NME To End Print Edition

  • NME To End Print Edition

NME To End Print Edition

Time Inc UK, which last week was sold to a private equity firm for an undisclosed sum, has said it is now focusing "effort and investment" in digital to secure the brand's future.

As readers of any type of music and non-music magazine are aware of these days, printing has become very costly and not profitable, thus the online platform is that which many publications have chose to go for, including NME.

The magazine has been in print for 66 years, but its three-year stint of being offered for free is no longer financially viable.

Frequently outspoken and at odds with many of its readers" opinions, NME nevertheless generated a reputation for being a place to find new music during the "70s, '80s and '90s.

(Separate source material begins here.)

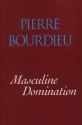 Masculine Domination - Pierre Bourdieu, Richard Nice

NME made the announcement this morning, attempting to brand it as an expansion of its "digital-first strategy", the sort of phrase that makes media types' blood run cold.

In 2015, with paid circulation slumping, NME relaunched as a free, ad-supported weekly.

Time Inc said NME's digital brand NME.com, launched 21 years ago, attracted more than 3 million British unique users and more than 13 million global unique users a month. "We were all in our twenties back when we started it ... and the music and the community helped an entire generation of Chicagoans define who they are today".

NME (or New Musical Express) became one of the U.K.'s best known and most influential music publications after its debut in 1952.

The NME's covers are like a taste test of the zeitgeist. "Blessed to have had you in our corner". In the 90s, NME was again at the forefront of music coverage, ramping up the media-hyped rivalry between Blur and Oasis when the two bands" rival singles, "Country House" and "Roll With It', were released in August 1995. NME's recent strategic moves have angered the magazine's traditional base, especially given its click-bait journalism and its willingness to throw itself into the corporate, mainstream pop-culture world. It was also announced that NME's editor-in-chief, Mike Williams, stepped down last week.